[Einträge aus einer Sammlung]
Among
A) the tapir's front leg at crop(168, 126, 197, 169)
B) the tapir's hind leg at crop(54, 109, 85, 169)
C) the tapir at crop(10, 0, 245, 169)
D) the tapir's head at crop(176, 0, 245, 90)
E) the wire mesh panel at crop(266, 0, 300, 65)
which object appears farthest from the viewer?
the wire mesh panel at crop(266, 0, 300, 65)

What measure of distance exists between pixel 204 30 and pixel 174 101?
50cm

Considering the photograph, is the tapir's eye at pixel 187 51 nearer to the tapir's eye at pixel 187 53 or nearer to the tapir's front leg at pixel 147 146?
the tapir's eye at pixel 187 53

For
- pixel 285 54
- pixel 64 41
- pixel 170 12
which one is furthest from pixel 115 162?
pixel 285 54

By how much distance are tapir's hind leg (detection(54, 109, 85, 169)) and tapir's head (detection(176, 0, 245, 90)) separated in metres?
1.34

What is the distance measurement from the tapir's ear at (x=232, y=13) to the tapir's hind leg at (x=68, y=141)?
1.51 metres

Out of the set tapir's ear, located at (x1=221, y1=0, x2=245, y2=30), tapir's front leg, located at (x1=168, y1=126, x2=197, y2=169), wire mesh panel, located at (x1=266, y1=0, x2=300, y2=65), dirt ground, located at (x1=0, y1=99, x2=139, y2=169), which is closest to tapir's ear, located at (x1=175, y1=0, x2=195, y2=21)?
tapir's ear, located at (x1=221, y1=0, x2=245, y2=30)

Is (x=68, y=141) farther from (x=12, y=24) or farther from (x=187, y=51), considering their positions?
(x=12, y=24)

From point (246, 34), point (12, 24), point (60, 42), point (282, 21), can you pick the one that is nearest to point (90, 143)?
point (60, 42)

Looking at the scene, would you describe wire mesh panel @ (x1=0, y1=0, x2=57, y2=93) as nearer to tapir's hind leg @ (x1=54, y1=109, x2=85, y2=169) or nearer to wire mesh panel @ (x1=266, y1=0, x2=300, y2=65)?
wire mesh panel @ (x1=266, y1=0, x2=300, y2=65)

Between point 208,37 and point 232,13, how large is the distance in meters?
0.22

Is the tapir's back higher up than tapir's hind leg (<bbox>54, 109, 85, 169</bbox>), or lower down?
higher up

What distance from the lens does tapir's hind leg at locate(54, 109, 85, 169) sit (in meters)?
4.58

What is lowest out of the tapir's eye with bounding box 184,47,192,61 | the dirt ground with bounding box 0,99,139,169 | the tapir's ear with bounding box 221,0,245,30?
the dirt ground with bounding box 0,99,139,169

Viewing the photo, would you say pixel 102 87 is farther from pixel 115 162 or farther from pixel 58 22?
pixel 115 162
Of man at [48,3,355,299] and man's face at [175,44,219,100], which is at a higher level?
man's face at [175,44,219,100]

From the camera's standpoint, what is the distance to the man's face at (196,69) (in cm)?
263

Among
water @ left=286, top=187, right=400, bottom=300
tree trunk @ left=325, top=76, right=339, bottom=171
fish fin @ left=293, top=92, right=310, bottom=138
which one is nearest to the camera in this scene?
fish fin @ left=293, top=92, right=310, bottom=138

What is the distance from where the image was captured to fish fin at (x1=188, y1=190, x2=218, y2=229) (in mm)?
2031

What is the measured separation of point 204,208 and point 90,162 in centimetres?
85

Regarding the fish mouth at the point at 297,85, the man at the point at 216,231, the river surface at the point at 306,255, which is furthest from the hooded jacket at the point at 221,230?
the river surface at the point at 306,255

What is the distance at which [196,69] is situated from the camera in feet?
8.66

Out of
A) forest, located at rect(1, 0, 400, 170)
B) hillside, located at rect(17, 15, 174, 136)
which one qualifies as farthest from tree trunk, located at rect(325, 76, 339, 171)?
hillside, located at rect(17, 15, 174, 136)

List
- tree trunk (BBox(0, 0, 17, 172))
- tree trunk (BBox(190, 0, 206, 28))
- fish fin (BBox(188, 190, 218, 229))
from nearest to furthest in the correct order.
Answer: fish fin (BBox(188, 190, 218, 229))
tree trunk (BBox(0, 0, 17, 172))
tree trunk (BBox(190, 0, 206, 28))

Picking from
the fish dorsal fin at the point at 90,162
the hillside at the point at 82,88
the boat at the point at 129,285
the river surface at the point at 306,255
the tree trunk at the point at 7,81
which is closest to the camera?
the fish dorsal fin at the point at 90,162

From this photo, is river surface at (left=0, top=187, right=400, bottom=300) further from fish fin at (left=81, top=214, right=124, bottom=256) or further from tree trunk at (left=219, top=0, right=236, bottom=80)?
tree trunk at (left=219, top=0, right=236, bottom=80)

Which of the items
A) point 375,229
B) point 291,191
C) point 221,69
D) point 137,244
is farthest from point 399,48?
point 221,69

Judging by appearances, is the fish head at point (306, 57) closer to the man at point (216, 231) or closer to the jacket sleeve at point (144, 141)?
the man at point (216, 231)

◆ **Ziel**
Stelle die Zeilen der Daten als JSON-Liste von Zeichenketten dar, eine Zeichenkette pro Zeile und ohne Leerzeilen. Beginne bei der Zeile mit „Judging by appearances, is“ und höre mit dem Ende der Daten auf.

◆ **Lösung der Aufgabe**
[
  "Judging by appearances, is the fish head at point (306, 57) closer to the man at point (216, 231) or closer to the jacket sleeve at point (144, 141)?",
  "the man at point (216, 231)"
]